─── The data

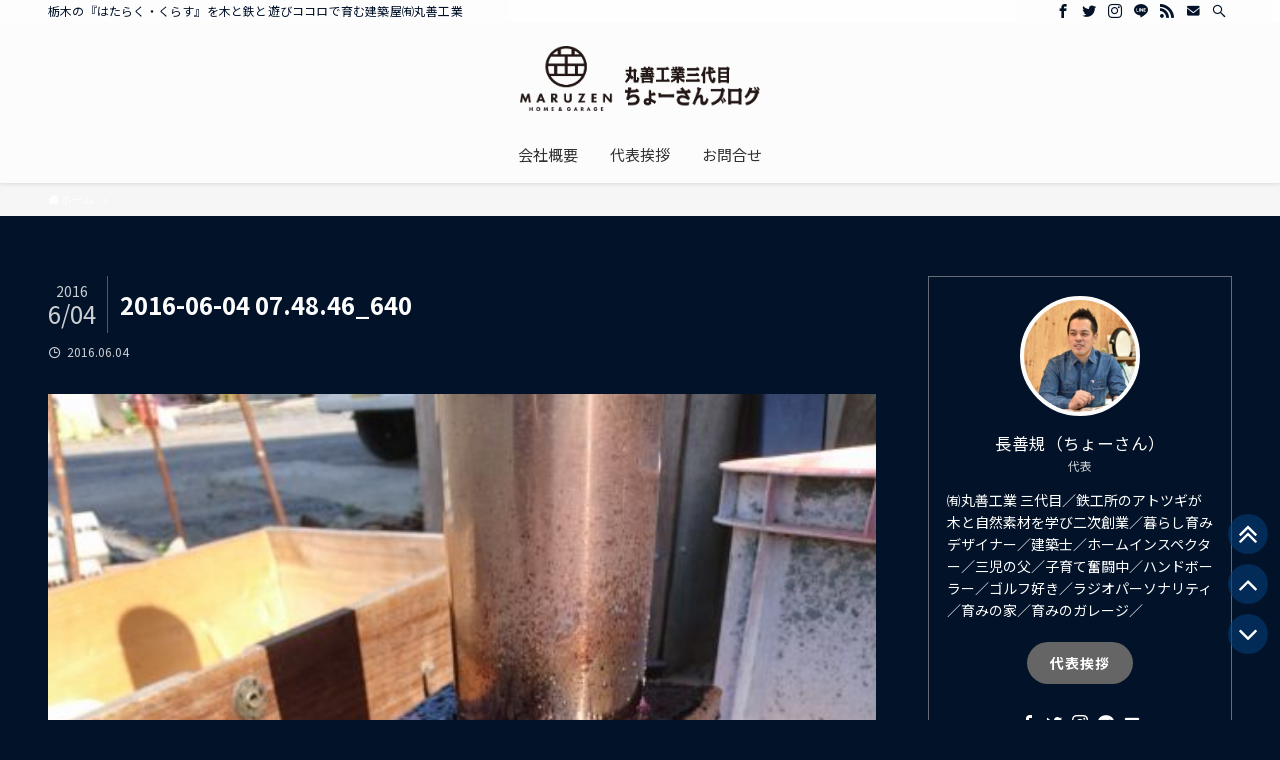

--- FILE ---
content_type: application/x-javascript
request_url: https://maru-zen.biz/wp-content/plugins/celtispack/modules/fitvids/jquery.fitvids.js
body_size: 1578
content:
/*!
* FitVids 1.1  ビデオ系のレスポンシブ表示フィット処理
*
* Copyright 2013, Chris Coyier - http://css-tricks.com + Dave Rupert - http://daverupert.com
* Credit to Thierry Koblentz - http://www.alistapart.com/articles/creating-intrinsic-ratios-for-video/
* Released under the WTFPL license - http://sam.zoy.org/wtfpl/
*
* Vine      http://www.chrisdrogaris.com/embed-vine-video-responsively/
* Instagram http://codepen.io/davatron5000/pen/zleoL
*/
(function( $ ){

  "use strict";

  $.fn.fitVids = function( options ) {
    var settings = {
      customSelector: null
    };

    if(!document.getElementById('fit-vids-style')) {
      // appendStyles: https://github.com/toddmotto/fluidvids/blob/master/dist/fluidvids.js
      var head = document.head || document.getElementsByTagName('head')[0];
      var css = '.fluid-width-video-wrapper{width:100%;position:relative;padding:0;}.fluid-width-video-wrapper iframe,.fluid-width-video-wrapper object,.fluid-width-video-wrapper embed {position:absolute;top:0;left:0;width:100%;height:100%;}';
      //soundcloud 用に min-height 指定したが youtube で不具合が出たので元に戻す(soundcloud は visual=true 時のみを対象にする)
      //var css = '.fluid-width-video-wrapper{width:100%;position:relative;padding:0;min-height:114px}.fluid-width-video-wrapper iframe,.fluid-width-video-wrapper object,.fluid-width-video-wrapper embed {position:absolute;top:0;left:0;width:100%;height:100%;}';
      var div = document.createElement('div');
      div.innerHTML = '<p>x</p><style id="fit-vids-style">' + css + '</style>';
      head.appendChild(div.childNodes[1]);
    }

    if ( options ) {
      $.extend( settings, options );
    }

    return this.each(function(){
      var selectors = [
        "iframe[src*='player.vimeo.com']",
        "iframe[src*='youtube.com']",
        "iframe[src*='youtube-nocookie.com']",
        "iframe[src*='kickstarter.com'][src*='video.html']",
        "object",
        "embed"
      ];

      if (settings.customSelector) {
        selectors.push(settings.customSelector);
      }

      var $allVideos = $(this).find(selectors.join(','));
      $allVideos = $allVideos.not("object object"); // SwfObj conflict patch

      $allVideos.each(function(){
        var $this = $(this);
        if (this.tagName.toLowerCase() === 'embed' && $this.parent('object').length || $this.parent('.fluid-width-video-wrapper').length) { return; }
        var height = ( this.tagName.toLowerCase() === 'object' || ($this.attr('height') && !isNaN(parseInt($this.attr('height'), 10))) ) ? parseInt($this.attr('height'), 10) : $this.height(),
            width = !isNaN(parseInt($this.attr('width'), 10)) ? parseInt($this.attr('width'), 10) : $this.width(),
            aspectRatio = height / width;
        if(!$this.attr('id')){
          var videoID = 'fitvid' + Math.floor(Math.random()*999999);
          $this.attr('id', videoID);
        }
        $this.wrap('<div class="fluid-width-video-wrapper"></div>').parent('.fluid-width-video-wrapper').css('padding-top', (aspectRatio * 100)+"%");
        $this.removeAttr('height').removeAttr('width');
      });
    });
  };

// Target your #container, #wrapper etc.
//ほとんどのテーマでコンテンツは entry-content class になっている
$(".entry-content,.oembed-widget").fitVids({
//$(".entry-content").fitVids({
    customSelector: [
        "iframe[src*='vine']", 
        "iframe[src*='ustream']",
        "iframe[src*='slideshare']",
        "iframe[src*='speakerdeck']",
        "iframe[src*='w.soundcloud.com'][src*='visual=true']"
]
});

//vine 縮小方向は customSelector だけで対応出来るが、縮小から拡大へ戻す場合に下記コードが必要
//Keep track of of window resizing
var h = $(window).height(), w = $(window).width();

//Check when window is resizing
$( window ).resize(function() {
  var window_growing = false;
  var nh = $(window).height(), nw = $(window).width();

  //Check if window is growing when resized
  if(nw > w){
    window_growing = true;
  }
  h = nh; w = nw; // update h and w;

  //If window grows then reload iframe
  if(window_growing){
    $( '.vine-embed' ).attr( 'src', function ( i, val ) { return val;});
  }    
});

// Works with either jQuery or Zepto
})( window.jQuery || window.Zepto );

──────

What you have to do:
Only the lines above from the one with "content_type: application/x-javascript" through the one with "div.innerHTML = '<p>x</p><style" should be duplicated, character for character.

Response to the exercise:
content_type: application/x-javascript
request_url: https://maru-zen.biz/wp-content/plugins/celtispack/modules/fitvids/jquery.fitvids.js
body_size: 1578
content:
/*!
* FitVids 1.1  ビデオ系のレスポンシブ表示フィット処理
*
* Copyright 2013, Chris Coyier - http://css-tricks.com + Dave Rupert - http://daverupert.com
* Credit to Thierry Koblentz - http://www.alistapart.com/articles/creating-intrinsic-ratios-for-video/
* Released under the WTFPL license - http://sam.zoy.org/wtfpl/
*
* Vine      http://www.chrisdrogaris.com/embed-vine-video-responsively/
* Instagram http://codepen.io/davatron5000/pen/zleoL
*/
(function( $ ){

  "use strict";

  $.fn.fitVids = function( options ) {
    var settings = {
      customSelector: null
    };

    if(!document.getElementById('fit-vids-style')) {
      // appendStyles: https://github.com/toddmotto/fluidvids/blob/master/dist/fluidvids.js
      var head = document.head || document.getElementsByTagName('head')[0];
      var css = '.fluid-width-video-wrapper{width:100%;position:relative;padding:0;}.fluid-width-video-wrapper iframe,.fluid-width-video-wrapper object,.fluid-width-video-wrapper embed {position:absolute;top:0;left:0;width:100%;height:100%;}';
      //soundcloud 用に min-height 指定したが youtube で不具合が出たので元に戻す(soundcloud は visual=true 時のみを対象にする)
      //var css = '.fluid-width-video-wrapper{width:100%;position:relative;padding:0;min-height:114px}.fluid-width-video-wrapper iframe,.fluid-width-video-wrapper object,.fluid-width-video-wrapper embed {position:absolute;top:0;left:0;width:100%;height:100%;}';
      var div = document.createElement('div');
      div.innerHTML = '<p>x</p><style id="fit-vids-style">' + css + '</style>';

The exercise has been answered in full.